Das Interesse an einer Sparkassen-Ausbildung ist hoch. Das zeigt die Vielzahl von Bewerbungen, die im Laufe des letzten Jahres eingegangen sind. Über 80.000 Schülerinnen und Schüler haben sich für einen Ausbildungsplatz in einer der 429 deutschen Sparkassen beworben, rund 9 Prozent davon haben eine Ausbildungschance erhalten. Die überwiegende Mehrheit, nämlich rund 95 Prozent, erlernen den Beruf als Bankkaufmann/-frau.
Auch die Landesbanken haben ihr Angebot erweitert (+6,2 Prozent) und insgesamt 700 Nachwuchskräfte neu eingestellt. Weitere 100 Berufsanfängerinnen und -anfänger haben einen Ausbildungsplatz in Landesbausparkassen, Verbandsgeschäftsstellen, der Finanz Informatik und dem Deutschen Sparkassenverlag angetreten.
Die Ausbildungsquote steigt
Das Ausbildungsangebot der Sparkassen ist traditionell hoch. Das zeigt sich auch an der steigenden Ausbildungsquote von 9,6 Prozent, die deutlich über dem Branchendurchschnitt von 6, 1 Prozent liegt. Die Zahl der Auszubildenden ist in den letzten fünf Jahren stetig angestiegen, obwohldie Beschäftigungszahlen insgesamt leicht zurückgegangen sind. In dieser antizyklischen Entwicklung des Ausbildungsengagements spiegelt sich auch das Bewusstsein um die grundsätzliche Bedeutung der Ausbildung für die Nachwuchssicherung.
Insgesamt profitiert die Sparkassen-Finanzgruppe von einem sehr guten Arbeitgeberimage. So positioniert sie sich im aktuellen „trendence Schülerbarometer 2011“ zum wiederholten Mal als beliebtester Arbeitgeber in der deutschen Kreditwirtschaft.

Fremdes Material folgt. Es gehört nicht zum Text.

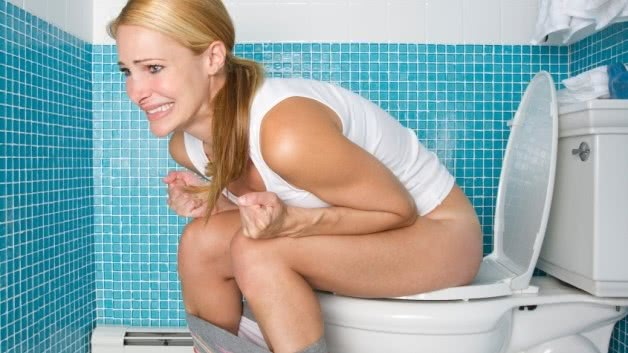 Женщина страдающая от запора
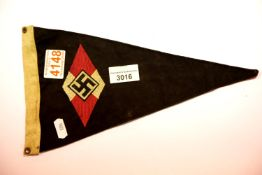 German Third Reich type Deutsches Youth pennant, L: 30 cm. P&P Group 1 (£14+VAT for the first lot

Die Sparkassen-Finanzgruppe umfasst insgesamt 610 Unternehmen mit 348.500 Beschäftigten im Inland. In diesen Unternehmen werden 22.900 Nachwuchskräfte ausgebildet. Dabei liegt das Ausbildungsengagement über dem Durchschnitt. So sind bei Sparkassen, Landesbanken und Landesbausparkassen 44 Prozent der Beschäftigten im deutschen Bankenwesen tätig, gleichzeitig finden sich dort rund die Hälfte der Auszubildenden des Kreditgewerbes. Die Sparkassen-Finanzgruppe ist mit Abstand der größte Arbeitgeber und Ausbilder in der deutschen Kreditwirtschaft.